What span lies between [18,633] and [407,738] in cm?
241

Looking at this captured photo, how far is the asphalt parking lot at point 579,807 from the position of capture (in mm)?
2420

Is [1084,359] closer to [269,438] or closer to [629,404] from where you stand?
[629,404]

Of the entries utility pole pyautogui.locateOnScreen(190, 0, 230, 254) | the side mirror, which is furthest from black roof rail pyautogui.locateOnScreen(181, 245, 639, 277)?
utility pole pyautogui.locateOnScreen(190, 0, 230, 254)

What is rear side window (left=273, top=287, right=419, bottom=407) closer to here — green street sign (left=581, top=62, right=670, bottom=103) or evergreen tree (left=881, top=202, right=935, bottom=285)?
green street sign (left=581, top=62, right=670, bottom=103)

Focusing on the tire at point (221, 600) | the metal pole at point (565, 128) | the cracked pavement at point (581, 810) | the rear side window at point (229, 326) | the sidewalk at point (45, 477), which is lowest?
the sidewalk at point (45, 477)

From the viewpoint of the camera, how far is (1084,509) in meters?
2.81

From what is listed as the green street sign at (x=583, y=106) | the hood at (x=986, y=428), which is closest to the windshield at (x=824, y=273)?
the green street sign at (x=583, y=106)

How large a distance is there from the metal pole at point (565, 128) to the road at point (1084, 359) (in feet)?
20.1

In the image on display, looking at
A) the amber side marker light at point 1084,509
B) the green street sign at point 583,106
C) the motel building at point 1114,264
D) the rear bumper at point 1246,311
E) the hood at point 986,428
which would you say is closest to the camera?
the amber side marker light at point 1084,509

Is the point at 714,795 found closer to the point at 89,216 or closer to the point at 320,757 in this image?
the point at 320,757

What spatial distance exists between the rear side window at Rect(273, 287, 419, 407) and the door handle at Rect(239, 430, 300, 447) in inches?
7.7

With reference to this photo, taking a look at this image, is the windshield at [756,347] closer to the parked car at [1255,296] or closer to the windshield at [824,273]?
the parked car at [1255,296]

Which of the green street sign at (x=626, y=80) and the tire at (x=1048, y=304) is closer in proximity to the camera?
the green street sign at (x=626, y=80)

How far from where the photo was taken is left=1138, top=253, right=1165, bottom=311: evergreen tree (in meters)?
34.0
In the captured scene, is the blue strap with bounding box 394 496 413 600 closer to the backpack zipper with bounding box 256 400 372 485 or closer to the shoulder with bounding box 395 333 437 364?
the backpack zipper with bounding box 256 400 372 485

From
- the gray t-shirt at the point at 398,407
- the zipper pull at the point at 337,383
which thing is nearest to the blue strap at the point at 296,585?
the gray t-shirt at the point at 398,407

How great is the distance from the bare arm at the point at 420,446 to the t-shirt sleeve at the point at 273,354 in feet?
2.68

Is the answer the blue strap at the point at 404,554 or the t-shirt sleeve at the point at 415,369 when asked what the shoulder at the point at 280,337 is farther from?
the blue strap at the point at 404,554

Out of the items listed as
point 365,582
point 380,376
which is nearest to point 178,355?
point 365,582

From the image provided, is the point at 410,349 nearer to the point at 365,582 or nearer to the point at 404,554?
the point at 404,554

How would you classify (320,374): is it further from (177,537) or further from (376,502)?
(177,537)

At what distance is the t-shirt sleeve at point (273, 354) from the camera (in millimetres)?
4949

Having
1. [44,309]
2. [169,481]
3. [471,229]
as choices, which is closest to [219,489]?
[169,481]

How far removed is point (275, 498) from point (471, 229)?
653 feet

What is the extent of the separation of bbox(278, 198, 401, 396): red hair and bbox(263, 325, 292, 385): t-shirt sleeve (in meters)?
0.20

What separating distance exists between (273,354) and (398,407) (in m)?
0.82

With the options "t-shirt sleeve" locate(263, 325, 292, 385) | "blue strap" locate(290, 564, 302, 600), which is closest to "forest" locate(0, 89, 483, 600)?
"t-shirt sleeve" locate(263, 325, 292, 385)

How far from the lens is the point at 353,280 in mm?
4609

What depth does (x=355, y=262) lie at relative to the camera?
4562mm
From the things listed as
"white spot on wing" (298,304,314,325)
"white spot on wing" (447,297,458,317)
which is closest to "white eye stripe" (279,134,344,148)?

+ + + + +

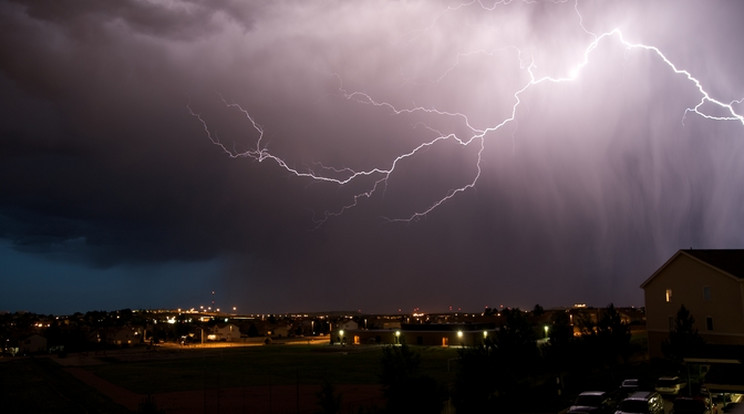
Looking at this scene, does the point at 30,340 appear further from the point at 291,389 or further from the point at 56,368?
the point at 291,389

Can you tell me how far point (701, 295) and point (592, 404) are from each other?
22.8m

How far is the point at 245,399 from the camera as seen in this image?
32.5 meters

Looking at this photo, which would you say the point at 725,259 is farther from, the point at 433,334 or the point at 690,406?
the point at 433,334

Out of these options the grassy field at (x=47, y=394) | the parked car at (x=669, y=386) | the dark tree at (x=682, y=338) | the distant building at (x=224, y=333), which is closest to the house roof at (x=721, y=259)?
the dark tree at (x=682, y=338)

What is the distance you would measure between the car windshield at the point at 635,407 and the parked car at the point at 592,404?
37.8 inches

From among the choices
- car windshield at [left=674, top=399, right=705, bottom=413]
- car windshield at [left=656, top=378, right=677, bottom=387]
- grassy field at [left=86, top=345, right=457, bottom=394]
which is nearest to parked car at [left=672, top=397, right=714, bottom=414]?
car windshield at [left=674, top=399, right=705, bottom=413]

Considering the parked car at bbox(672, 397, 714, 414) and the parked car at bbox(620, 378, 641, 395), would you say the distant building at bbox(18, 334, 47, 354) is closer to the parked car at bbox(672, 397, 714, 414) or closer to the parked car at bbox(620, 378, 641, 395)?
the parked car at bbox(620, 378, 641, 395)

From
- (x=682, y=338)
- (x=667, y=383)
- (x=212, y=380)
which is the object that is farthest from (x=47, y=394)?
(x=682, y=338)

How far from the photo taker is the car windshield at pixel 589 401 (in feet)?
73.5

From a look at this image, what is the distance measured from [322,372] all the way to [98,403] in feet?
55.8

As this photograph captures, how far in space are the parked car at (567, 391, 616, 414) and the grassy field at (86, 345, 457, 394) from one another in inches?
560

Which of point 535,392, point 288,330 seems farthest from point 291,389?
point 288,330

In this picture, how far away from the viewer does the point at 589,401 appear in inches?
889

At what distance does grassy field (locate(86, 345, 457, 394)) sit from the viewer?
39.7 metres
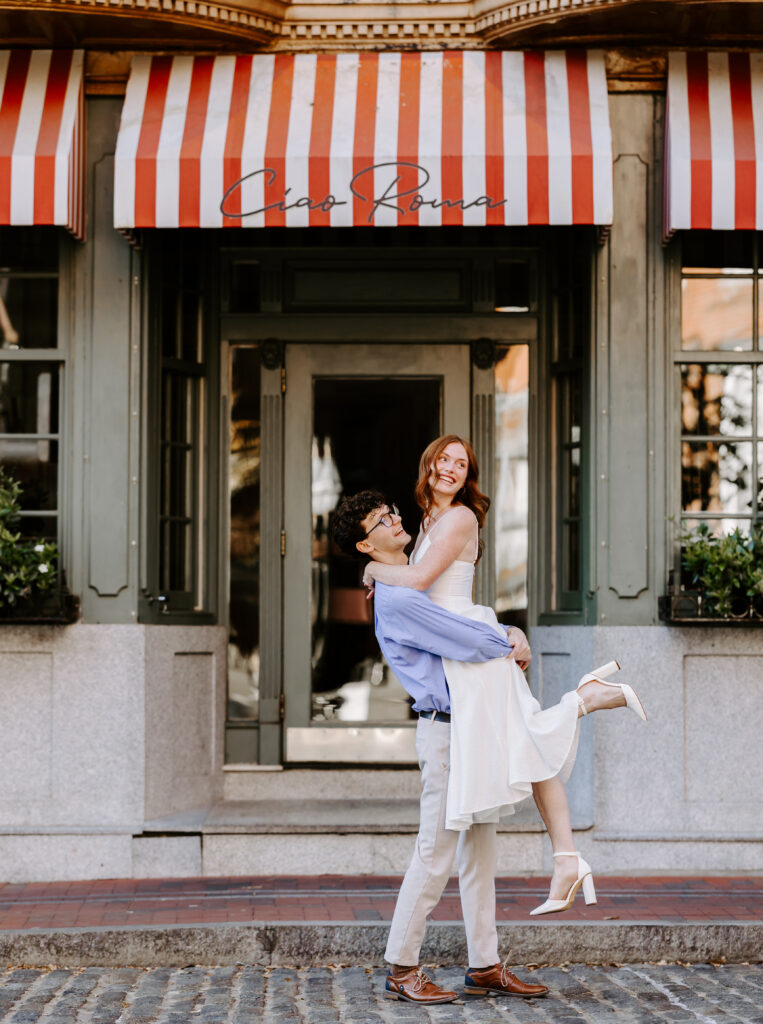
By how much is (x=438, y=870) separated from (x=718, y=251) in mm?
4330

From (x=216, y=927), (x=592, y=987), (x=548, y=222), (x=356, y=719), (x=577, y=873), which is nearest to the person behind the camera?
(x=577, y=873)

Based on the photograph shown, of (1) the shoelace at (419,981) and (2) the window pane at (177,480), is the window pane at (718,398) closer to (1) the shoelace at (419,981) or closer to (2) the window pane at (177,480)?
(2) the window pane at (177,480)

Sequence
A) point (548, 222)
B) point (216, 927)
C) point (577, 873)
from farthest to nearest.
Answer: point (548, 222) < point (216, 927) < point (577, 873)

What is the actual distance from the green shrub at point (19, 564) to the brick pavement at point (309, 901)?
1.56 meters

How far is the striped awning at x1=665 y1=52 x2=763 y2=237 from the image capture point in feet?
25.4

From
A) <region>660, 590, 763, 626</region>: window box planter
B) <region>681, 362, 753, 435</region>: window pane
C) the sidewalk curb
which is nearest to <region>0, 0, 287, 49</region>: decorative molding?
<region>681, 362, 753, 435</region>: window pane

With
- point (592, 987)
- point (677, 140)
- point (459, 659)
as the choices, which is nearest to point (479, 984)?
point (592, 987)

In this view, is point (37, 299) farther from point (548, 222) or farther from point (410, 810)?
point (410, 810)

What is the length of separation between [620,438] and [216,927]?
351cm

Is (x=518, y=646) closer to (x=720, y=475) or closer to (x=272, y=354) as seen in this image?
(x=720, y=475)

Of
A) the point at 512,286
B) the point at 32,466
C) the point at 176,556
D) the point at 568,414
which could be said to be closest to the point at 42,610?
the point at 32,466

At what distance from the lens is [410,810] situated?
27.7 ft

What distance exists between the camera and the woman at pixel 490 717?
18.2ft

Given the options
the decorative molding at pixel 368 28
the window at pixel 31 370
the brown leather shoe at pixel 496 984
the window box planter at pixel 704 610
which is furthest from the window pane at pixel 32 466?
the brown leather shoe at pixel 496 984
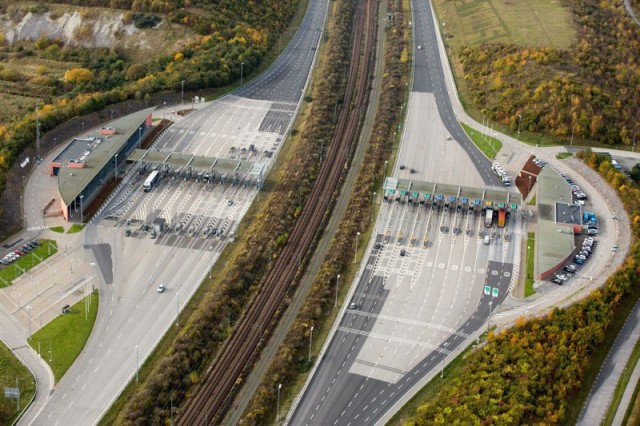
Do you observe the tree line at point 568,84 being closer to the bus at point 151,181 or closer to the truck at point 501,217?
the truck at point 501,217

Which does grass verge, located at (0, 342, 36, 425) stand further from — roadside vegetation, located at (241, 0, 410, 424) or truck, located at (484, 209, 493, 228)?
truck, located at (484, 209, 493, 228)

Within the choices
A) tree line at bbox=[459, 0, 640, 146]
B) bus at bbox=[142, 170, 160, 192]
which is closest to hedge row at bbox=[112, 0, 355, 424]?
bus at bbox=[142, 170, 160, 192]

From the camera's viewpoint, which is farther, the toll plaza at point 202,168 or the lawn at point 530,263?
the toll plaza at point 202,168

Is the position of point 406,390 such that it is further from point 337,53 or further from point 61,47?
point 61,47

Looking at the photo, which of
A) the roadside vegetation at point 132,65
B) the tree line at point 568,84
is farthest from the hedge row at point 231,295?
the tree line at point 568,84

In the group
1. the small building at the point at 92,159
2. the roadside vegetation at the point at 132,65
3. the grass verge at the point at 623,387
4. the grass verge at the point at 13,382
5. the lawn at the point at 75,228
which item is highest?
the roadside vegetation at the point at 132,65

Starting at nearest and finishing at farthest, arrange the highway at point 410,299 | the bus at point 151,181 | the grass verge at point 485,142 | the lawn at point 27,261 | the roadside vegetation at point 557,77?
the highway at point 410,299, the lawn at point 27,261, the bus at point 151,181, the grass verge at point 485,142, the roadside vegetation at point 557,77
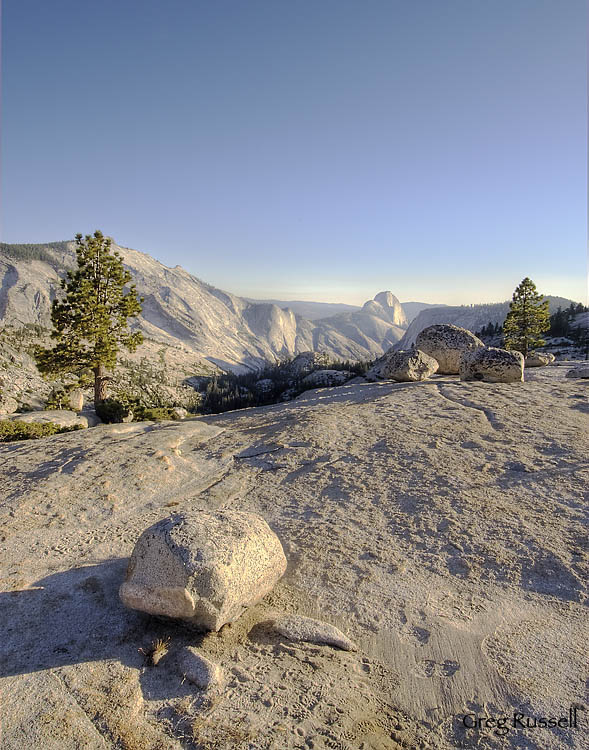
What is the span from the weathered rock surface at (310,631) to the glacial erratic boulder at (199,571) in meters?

+ + + + +

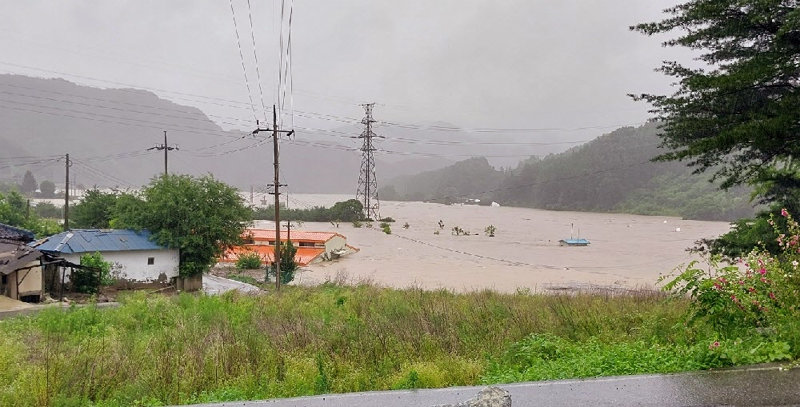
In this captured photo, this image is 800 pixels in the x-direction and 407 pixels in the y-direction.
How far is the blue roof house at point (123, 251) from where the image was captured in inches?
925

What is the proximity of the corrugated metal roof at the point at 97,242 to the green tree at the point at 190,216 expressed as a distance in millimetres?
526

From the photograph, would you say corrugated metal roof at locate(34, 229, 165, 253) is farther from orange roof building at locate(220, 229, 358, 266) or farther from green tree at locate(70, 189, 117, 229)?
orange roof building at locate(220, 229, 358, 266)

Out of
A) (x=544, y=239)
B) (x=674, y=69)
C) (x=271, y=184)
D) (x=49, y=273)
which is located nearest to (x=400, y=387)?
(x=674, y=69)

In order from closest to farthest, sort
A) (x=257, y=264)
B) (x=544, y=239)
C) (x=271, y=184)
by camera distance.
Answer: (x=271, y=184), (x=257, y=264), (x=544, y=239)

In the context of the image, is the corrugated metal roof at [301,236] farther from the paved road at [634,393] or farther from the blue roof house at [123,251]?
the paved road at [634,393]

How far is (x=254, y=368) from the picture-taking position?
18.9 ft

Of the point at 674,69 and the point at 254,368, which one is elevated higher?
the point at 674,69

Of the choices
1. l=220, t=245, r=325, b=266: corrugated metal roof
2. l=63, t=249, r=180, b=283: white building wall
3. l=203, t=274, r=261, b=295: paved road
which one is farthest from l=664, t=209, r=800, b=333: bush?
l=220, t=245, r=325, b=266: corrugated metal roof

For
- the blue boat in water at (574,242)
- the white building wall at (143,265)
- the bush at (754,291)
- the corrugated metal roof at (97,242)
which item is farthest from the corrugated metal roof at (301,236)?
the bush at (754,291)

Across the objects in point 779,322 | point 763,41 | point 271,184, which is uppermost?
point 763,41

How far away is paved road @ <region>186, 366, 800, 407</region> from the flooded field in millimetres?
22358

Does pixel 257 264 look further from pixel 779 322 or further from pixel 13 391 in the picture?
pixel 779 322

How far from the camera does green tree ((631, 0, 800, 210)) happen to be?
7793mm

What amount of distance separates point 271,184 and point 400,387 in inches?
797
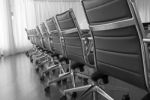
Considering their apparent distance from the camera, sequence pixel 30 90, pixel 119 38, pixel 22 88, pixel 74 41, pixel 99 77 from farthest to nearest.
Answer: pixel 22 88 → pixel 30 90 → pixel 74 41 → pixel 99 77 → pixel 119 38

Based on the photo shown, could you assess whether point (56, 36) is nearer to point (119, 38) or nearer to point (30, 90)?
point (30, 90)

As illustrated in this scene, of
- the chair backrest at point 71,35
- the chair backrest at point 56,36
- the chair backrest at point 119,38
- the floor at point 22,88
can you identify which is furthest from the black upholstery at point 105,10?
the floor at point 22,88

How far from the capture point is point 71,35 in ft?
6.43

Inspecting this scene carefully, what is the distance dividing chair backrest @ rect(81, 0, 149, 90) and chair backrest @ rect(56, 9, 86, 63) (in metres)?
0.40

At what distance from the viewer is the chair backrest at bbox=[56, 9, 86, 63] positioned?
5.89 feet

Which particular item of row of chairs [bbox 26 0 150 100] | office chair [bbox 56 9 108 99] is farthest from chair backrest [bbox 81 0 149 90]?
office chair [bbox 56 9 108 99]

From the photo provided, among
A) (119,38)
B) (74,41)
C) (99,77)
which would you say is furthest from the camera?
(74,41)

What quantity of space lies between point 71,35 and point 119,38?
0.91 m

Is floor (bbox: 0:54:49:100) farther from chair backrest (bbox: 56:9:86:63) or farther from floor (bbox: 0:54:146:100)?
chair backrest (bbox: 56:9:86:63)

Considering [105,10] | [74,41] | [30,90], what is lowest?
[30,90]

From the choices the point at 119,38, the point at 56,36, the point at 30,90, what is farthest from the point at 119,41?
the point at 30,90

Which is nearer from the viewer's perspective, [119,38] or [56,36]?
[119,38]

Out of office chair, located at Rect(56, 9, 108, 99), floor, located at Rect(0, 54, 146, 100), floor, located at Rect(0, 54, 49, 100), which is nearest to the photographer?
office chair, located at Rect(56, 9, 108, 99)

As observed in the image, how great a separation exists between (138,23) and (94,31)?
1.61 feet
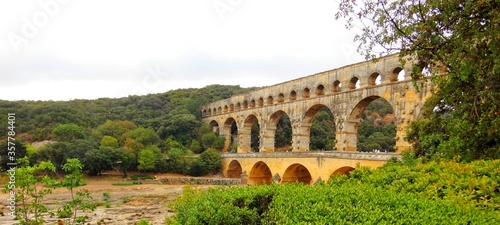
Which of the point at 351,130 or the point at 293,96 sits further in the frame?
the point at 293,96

+ + + + +

*Given instruction*
Which lines in the entries above contain the word "paved"? List every one of them in full.

*Completed exercise*
In the context of the image, is the corrugated metal roof at [301,236] farther from the paved road at [634,393] or farther from the blue roof house at [123,251]?
the paved road at [634,393]
3. l=203, t=274, r=261, b=295: paved road
How far away is paved road @ <region>186, 366, 800, 407</region> from the flooded field in millimetres?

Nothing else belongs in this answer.